### Supplied text
- - - -

Couldn’t we just use all-capital letters for the variable markers, such as BEGIN / END / STEP?

As pointed out in previous posts:

  • Color poses a problem for colorblind users.
  • Bracket characters like < > are part of regular TW bracket use, so we should avoid using them as they’re confusing for new/light users, as Scott points out in the OP.
  • Double-chevron characters like « » aren’t part of all standard keyboard layouts and may be difficult/annoying for some people to insert. They might also be confused for other standard TW bracket use by new users, and certainly don’t help with the “no double brackets” rule they’re trying to remember.

Additionally:

  • The “bold and italic text generators” Yaisog mentioned earlier may not all output screen-reader friendly glyphs. I’ve previously seen people pointing out such a side effect out on other sites: when their screen reader runs into those “fancy” italic/black-letter/cursive strings of text that you see some people using on social media, it can start spitting out illegible “garbage” for them.

- - - -

### Data section
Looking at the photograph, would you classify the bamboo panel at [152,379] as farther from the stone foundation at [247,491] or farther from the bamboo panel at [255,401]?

- - - -

### Aim
Answer these questions using the post above about variable markers.
1. Which users, according to the post, have trouble with color?
2. Why might double-chevron characters be hard for some people to insert?
3. What can a screen reader start producing when it runs into "fancy" strings of text?

### The reply
1. Colorblind users.
2. They aren't part of all standard keyboard layouts.
3. Illegible "garbage."